Notably, hyperelastic models predict slightly higher strain differentials and assess von Mises stress within the wall more extensively than linear elastic models, suggesting a more conservative estimation regarding rupture risk by the latter, albeit by a marginal difference. In regions subjected to high shear stress, rigid models estimate lower time-averaged wall shear stress (TAWSS) than their counterparts, implying a diminished thrombosis risk assessment under conditions of extreme shear. Conversely, hyperelastic models forecast higher shear stress levels in these areas than linear elastic models, although the variance is minimal. Under the aneurysm, where shear stress is notably low, rigid models predict higher TAWSS values than both linear elastic and hyperelastic models, with linear elastic models showing substantial agreement with hyperelastic outcomes. Despite the rigid model’s higher shear stress oscillations in this region, analysis of the relative residence time (RRT) parameter reveals a lower thrombosis risk prediction across a broad segment of the aortic wall, in comparison with the alternative models. The linear elastic model also suggests a reduced thrombosis risk here, relative to hyperelastic models, but the difference is not markedly significant.

Considering hyperelastic models as a benchmark, the accuracy of linear elastic models in forecasting aortic rupture and thrombosis formation risk appears reasonable. However, caution is advised with the rigid model’s application. The findings substantiate the linear elastic model’s applicability within certain scenarios, simultaneously emphasizing the imperative for hyperelastic models to achieve a deeper, more nuanced comprehension of AAA dynamics. Through methodical model comparison, this investigation contributes substantially to theoretical knowledge and bears profound clinical practice implications, particularly in refining the precision of rupture and thrombosis risk evaluations. Addressing a critical research gap, the study advocates for the progressive embrace of advanced modeling techniques in AAA analysis, spotlighting their importance in both future research and enhanced clinical outcomes.

5. Limitations

This study critically assessed the accuracy of simplified wall models (rigid and linear elastic) versus the hyperelastic model in predicting AAA rupture and thrombosis risk. While simplified models are favored for their computational efficiency, they inherently lack the fidelity to fully represent the aortic wall’s biomechanics. The hyperelastic model, despite its closer approximation to the true mechanical behavior of arterial walls, also presents limitations primarily due to the reliance on literature-based material parameters. These parameters, while informed by existing studies, may not fully encapsulate the individual variability present in human tissues, possibly affecting the model’s precision in predicting rupture and thrombosis risk.
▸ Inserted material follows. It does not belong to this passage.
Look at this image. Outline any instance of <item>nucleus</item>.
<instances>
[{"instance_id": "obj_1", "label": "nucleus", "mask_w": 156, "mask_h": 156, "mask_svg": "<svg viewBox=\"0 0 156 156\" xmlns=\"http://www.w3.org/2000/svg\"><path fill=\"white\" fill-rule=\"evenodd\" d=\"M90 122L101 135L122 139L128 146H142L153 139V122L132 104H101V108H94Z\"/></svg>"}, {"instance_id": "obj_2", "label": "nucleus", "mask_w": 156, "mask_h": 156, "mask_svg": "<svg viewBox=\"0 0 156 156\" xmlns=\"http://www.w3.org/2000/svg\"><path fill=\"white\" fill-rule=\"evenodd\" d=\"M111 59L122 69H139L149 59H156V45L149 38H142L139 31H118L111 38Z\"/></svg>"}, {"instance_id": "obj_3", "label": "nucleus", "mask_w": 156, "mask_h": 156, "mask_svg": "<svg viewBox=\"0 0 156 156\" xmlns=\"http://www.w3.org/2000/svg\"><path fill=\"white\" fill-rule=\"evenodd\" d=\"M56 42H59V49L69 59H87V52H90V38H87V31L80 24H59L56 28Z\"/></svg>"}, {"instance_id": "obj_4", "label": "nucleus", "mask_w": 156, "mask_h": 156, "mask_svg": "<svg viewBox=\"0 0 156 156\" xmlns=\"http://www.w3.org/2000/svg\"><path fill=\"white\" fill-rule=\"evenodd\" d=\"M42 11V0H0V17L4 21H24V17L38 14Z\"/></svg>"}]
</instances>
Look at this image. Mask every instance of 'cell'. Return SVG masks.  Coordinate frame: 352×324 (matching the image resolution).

Additionally, the study’s boundary conditions were derived from literature data rather than patient-specific clinical measurements. This approach, while necessary in the absence of accessible patient data, introduces a degree of generalization that may not accurately reflect the unique physiological conditions of individual patients. Such generalizations could limit the model’s applicability for predicting patient-specific outcomes.
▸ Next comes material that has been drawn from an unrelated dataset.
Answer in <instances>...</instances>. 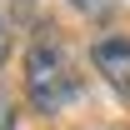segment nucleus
<instances>
[{"label":"nucleus","mask_w":130,"mask_h":130,"mask_svg":"<svg viewBox=\"0 0 130 130\" xmlns=\"http://www.w3.org/2000/svg\"><path fill=\"white\" fill-rule=\"evenodd\" d=\"M90 60H95V70L120 95H130V40H100V45L90 50Z\"/></svg>","instance_id":"2"},{"label":"nucleus","mask_w":130,"mask_h":130,"mask_svg":"<svg viewBox=\"0 0 130 130\" xmlns=\"http://www.w3.org/2000/svg\"><path fill=\"white\" fill-rule=\"evenodd\" d=\"M0 130H15V105L0 95Z\"/></svg>","instance_id":"5"},{"label":"nucleus","mask_w":130,"mask_h":130,"mask_svg":"<svg viewBox=\"0 0 130 130\" xmlns=\"http://www.w3.org/2000/svg\"><path fill=\"white\" fill-rule=\"evenodd\" d=\"M70 5H75V10H80V15H110V0H70Z\"/></svg>","instance_id":"4"},{"label":"nucleus","mask_w":130,"mask_h":130,"mask_svg":"<svg viewBox=\"0 0 130 130\" xmlns=\"http://www.w3.org/2000/svg\"><path fill=\"white\" fill-rule=\"evenodd\" d=\"M75 95H80V75H75V60H70L65 40L55 30H40L25 50V100L40 115H55Z\"/></svg>","instance_id":"1"},{"label":"nucleus","mask_w":130,"mask_h":130,"mask_svg":"<svg viewBox=\"0 0 130 130\" xmlns=\"http://www.w3.org/2000/svg\"><path fill=\"white\" fill-rule=\"evenodd\" d=\"M15 30H20V0H0V65L10 60Z\"/></svg>","instance_id":"3"}]
</instances>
Despite these limitations, this study provides valuable insights into the comparative accuracy of simplified and hyperelastic models in predicting key hemodynamic parameters relevant to the assessment of rupture and thrombosis risk in AAAs. By highlighting the trade-offs between model complexity and computational efficiency, it contributes to the ongoing discourse on optimizing AAA modeling approaches for both research and clinical applications.

Data Availability

The data used to support the findings of this study are available from the corresponding author upon request.

Conflicts of Interest

The author declares that there are no conflicts of interest related to this research.

Acknowledgments

The author thanks Embodi3D website (https://www.embodi3d.com) for providing the CT scan data, which served as the foundation for the geometric preparations. The author also wishes to express thanks to ChatGPT, whose assistance was invaluable in polishing the text to enhance the manuscript’s clarity and readability.